Search code examples

R: How can find matches in a character column based on each row of a second column?

I have the following problem. In my dataset A I have a column which contains description of infrastructural projects. These are string of text which contain various infos about the project including sometimes the name of locality or multiple localities where the project was implemented. I have a separate dataset B which is basically a single column with the name of each locality (there are around 3000 of these as these are quite small).

Dataset A (14000 observations) looks something like:

Project ID Description
1 Road Construction in locality 1
2 Park construction in locality 2 and locality 3
3 Aqueduct construction in locality 1 and locality 4 and locality 5
4 Park construction

As you can see some localities are repeated (also some observations do not mention the locality name).

While Dataset B looks like:

Locality Name
locality 1
locality 2
locality 3
locality 4
locality 5

Basically what I'd like to achieve is to create a new column in dataset A for each locality mentioned in the description column.

Project ID Description NewCol1 NewCol2 NewCol3
1 Road Construction in locality 1 locality 1 NA NA
2 Park construction in locality 2 and locality 3 locality 2 locality 3 NA
3 Aqueduct construction in locality 1 and locality 4 and locality 5 locality 1 locality 4 locality 5
4 Park construction NA NA NA

However, I realise this might be quite complicated to achieve with R, so I would also be happy with having a new column listing all the localities mentioned in the description column, like:

Project ID Description NewCol1
1 Road Construction in locality 1 locality 1
2 Park construction in locality 2 and locality 3 locality 2 locality 3
3 Aqueduct construction in locality 1 and locality 4 and locality 5 locality 1 locality 4 locality 5
4 Park construction NA

How would I achieve this in R? Thank you in advance for your help!


  • library(dplyr)
    #get these location from dataframe B - location = df.B$
    locations = c("locality 1","locality 2","locality 3","locality 4","locality 5")
    #add word boundaries to locations regex
    locations_regex <- paste0("\\b",paste0(locations,collapse = "\\b|\\b"),"\\b")
    df <- data.frame(
      Project.ID = 1:4,
      Description = c("Road Construction in locality 1",
                      "Park construction in locality 2 and locality 3",
                      "Aqueduct construction in locality 1 and locality 4 and locality 5",
                      "Park construction")
    #the regex is agnostic to "locality" and will take any string in dataframe B for location names
    df %>%
      mutate(locations = str_extract_all(Description,locations_regex,simplify=T))

Items:
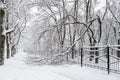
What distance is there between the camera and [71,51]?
14664 mm

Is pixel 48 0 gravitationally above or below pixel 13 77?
above

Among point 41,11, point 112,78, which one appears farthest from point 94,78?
point 41,11

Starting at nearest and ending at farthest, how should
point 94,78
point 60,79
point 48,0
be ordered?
point 60,79 < point 94,78 < point 48,0

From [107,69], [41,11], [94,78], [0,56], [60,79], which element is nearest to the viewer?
[60,79]

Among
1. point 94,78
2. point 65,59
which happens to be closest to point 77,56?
point 65,59

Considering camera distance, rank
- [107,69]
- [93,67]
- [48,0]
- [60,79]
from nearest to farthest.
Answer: [60,79] → [107,69] → [93,67] → [48,0]

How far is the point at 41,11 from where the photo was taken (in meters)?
22.4

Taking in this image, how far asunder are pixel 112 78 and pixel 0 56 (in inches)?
286

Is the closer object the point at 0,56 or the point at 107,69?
the point at 107,69

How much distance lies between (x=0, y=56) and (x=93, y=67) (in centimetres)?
592

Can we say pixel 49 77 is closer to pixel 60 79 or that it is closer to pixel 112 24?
pixel 60 79

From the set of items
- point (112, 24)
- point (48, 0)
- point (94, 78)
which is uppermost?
point (48, 0)

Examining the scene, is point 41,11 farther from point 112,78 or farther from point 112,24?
point 112,78

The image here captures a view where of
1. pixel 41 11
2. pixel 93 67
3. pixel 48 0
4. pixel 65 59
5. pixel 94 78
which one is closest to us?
pixel 94 78
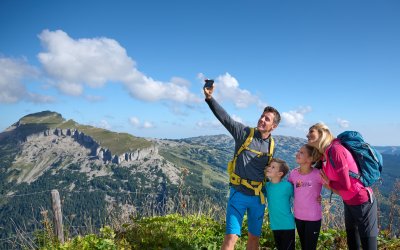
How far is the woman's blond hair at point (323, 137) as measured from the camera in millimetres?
5242

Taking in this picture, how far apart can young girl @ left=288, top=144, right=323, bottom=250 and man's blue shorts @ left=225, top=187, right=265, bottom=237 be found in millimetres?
664

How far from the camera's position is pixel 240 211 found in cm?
571

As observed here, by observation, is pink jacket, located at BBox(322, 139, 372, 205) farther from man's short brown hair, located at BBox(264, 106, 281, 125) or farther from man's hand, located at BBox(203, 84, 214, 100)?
man's hand, located at BBox(203, 84, 214, 100)

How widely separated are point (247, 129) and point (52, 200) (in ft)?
19.9

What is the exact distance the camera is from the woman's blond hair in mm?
5242

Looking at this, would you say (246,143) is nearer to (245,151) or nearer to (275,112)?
(245,151)

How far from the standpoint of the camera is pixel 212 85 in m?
6.01

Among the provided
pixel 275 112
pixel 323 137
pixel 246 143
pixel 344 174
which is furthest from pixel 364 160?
pixel 246 143

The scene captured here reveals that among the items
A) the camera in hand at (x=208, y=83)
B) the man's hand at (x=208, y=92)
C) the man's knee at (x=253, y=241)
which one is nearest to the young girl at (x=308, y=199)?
the man's knee at (x=253, y=241)

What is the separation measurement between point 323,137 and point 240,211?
192 centimetres

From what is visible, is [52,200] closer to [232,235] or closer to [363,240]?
[232,235]

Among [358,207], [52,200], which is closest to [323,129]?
[358,207]

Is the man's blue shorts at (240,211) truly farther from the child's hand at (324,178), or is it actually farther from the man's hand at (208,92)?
the man's hand at (208,92)

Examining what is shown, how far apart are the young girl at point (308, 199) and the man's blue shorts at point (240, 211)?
0.66 m
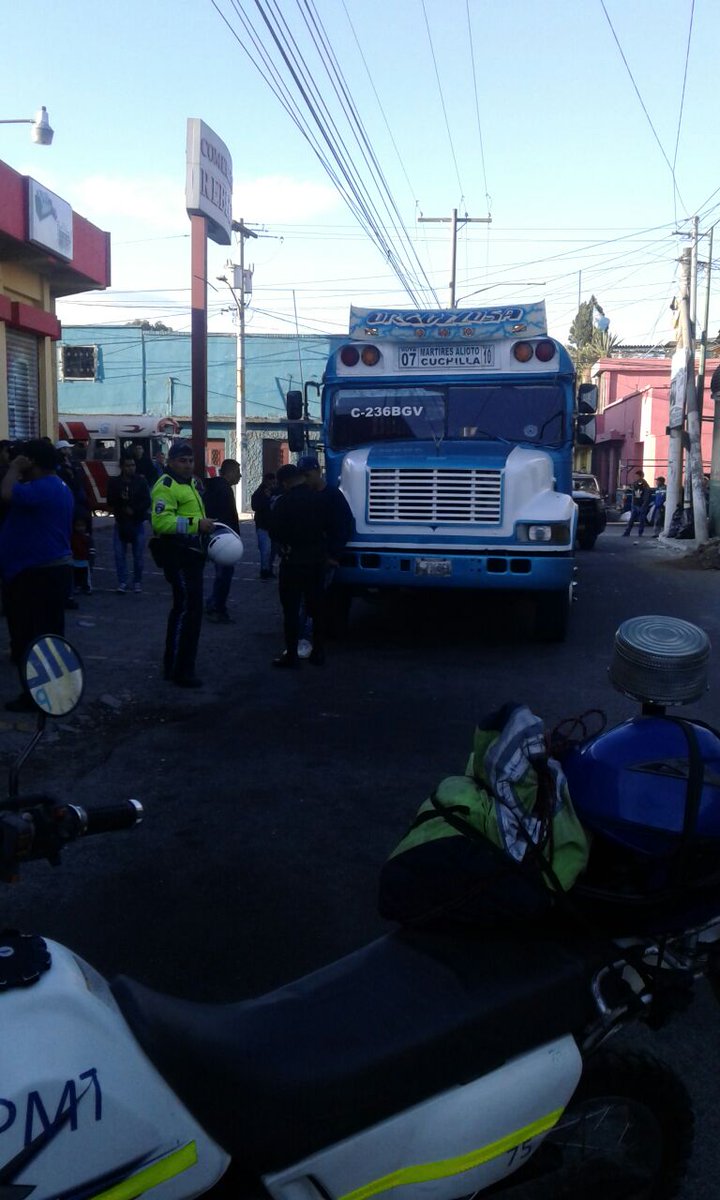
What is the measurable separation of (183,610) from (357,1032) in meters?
6.07

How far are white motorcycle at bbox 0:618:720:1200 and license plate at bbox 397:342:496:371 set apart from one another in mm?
8260

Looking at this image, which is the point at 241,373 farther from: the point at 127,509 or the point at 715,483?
the point at 127,509

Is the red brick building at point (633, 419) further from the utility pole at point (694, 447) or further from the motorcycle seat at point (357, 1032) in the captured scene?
the motorcycle seat at point (357, 1032)

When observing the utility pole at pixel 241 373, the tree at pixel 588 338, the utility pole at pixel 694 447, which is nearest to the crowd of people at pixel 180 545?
the utility pole at pixel 694 447

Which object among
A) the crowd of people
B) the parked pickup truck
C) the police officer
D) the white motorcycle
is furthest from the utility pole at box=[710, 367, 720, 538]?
the white motorcycle

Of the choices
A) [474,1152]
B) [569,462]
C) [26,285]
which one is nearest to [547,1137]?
[474,1152]

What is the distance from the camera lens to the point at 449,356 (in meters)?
10.4

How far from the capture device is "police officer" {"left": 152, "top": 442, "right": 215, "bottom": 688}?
776cm

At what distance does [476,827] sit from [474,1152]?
2.15 ft

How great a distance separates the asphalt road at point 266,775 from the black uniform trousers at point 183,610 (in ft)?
0.79

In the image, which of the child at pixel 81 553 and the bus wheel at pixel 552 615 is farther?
the child at pixel 81 553

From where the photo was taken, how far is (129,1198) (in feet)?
6.02

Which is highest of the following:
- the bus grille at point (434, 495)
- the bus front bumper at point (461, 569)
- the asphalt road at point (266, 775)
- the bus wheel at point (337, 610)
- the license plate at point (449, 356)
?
the license plate at point (449, 356)

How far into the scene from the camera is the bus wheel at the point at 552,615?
32.8ft
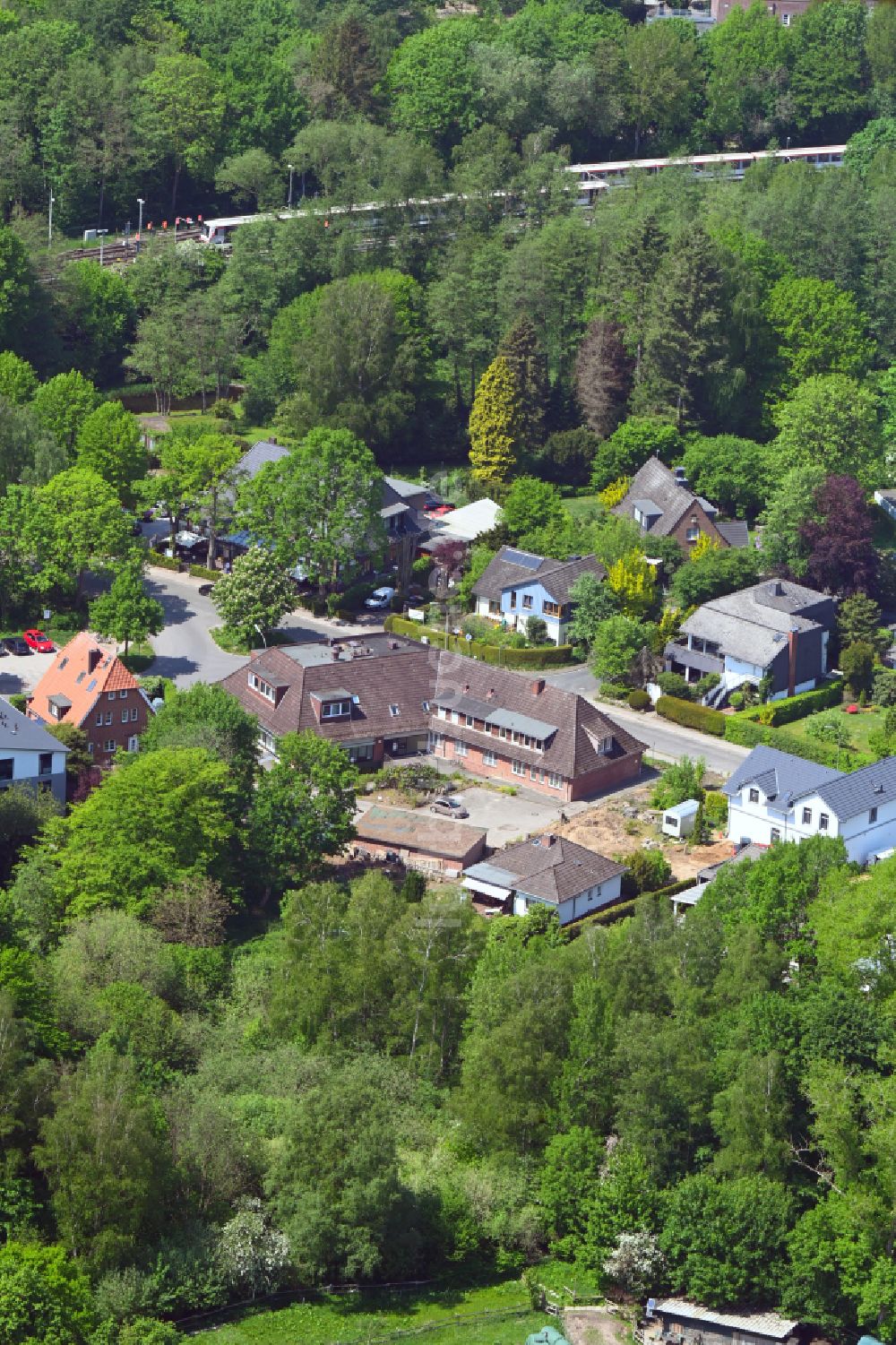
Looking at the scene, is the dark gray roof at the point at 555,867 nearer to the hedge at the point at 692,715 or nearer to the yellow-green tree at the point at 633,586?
the hedge at the point at 692,715

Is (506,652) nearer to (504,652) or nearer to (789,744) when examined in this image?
(504,652)

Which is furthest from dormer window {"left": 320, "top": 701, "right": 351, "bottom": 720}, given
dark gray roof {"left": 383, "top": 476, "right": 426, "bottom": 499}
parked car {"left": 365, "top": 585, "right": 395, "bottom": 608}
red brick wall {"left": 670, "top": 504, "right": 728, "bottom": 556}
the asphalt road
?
red brick wall {"left": 670, "top": 504, "right": 728, "bottom": 556}

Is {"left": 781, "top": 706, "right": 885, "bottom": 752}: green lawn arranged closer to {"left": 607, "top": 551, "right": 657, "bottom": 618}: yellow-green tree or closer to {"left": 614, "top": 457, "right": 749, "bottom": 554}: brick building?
{"left": 607, "top": 551, "right": 657, "bottom": 618}: yellow-green tree

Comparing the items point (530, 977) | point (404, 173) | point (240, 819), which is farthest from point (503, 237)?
point (530, 977)

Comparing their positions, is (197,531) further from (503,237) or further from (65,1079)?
(65,1079)

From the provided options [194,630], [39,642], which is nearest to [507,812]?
[194,630]
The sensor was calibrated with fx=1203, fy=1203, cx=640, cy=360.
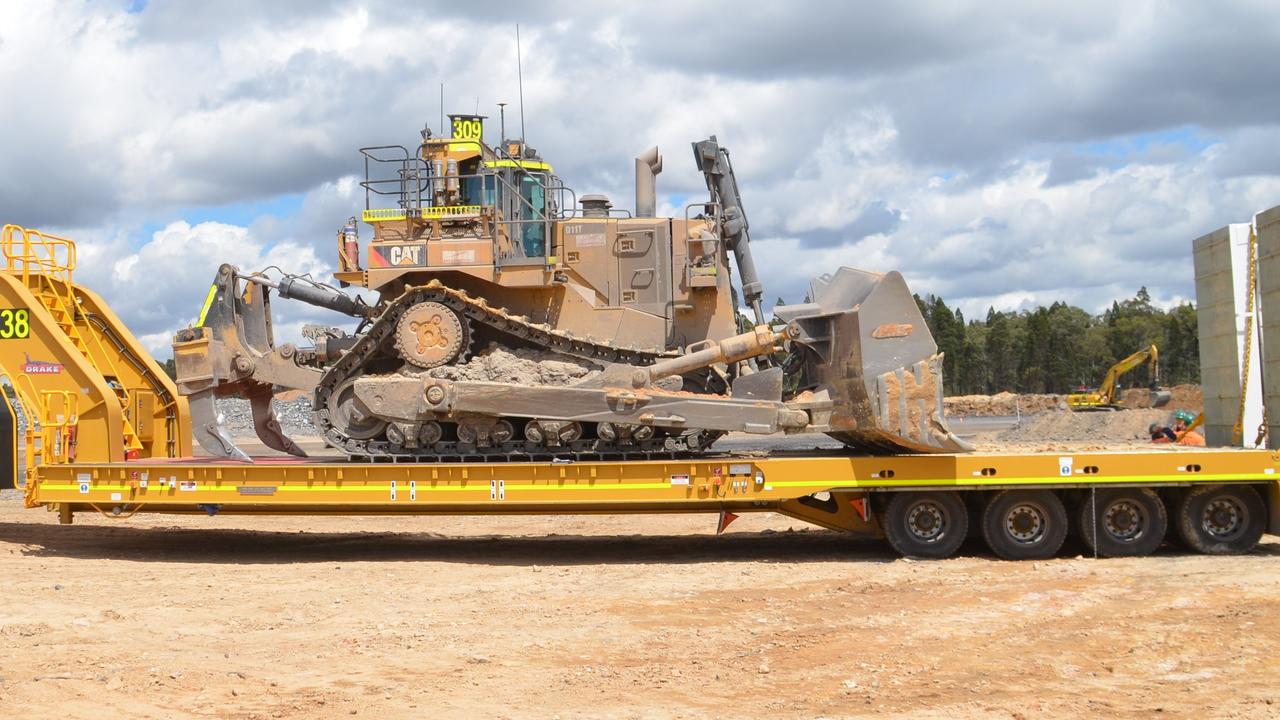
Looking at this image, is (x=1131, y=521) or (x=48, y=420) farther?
(x=48, y=420)

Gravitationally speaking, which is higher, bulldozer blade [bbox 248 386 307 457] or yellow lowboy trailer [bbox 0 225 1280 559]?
bulldozer blade [bbox 248 386 307 457]

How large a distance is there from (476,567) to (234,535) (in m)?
4.59

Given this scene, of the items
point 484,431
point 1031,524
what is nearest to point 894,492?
point 1031,524

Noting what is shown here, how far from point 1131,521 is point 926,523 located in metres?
1.97

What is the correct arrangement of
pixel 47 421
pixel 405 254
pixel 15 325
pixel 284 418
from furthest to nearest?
pixel 284 418 → pixel 15 325 → pixel 47 421 → pixel 405 254

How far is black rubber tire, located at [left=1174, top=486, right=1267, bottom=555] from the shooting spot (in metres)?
11.6

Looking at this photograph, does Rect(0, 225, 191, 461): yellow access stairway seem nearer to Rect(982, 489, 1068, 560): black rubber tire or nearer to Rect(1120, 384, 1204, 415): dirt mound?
Rect(982, 489, 1068, 560): black rubber tire

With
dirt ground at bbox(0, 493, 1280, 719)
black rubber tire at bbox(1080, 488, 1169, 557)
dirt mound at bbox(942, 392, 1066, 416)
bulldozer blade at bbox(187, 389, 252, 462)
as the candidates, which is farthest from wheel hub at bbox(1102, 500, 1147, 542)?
dirt mound at bbox(942, 392, 1066, 416)

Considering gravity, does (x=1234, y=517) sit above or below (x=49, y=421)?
below

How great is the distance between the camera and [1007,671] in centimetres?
747

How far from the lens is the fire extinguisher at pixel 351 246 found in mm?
12766

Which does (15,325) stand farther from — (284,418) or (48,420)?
(284,418)

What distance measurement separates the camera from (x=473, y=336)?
40.8ft

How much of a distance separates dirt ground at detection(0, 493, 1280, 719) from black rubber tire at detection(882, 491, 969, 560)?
26cm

Instructions to follow: According to the R forum thread, roughly how many locality names does dataset B contain? The material above stands apart from the R forum thread.

Exercise response: Around 3000.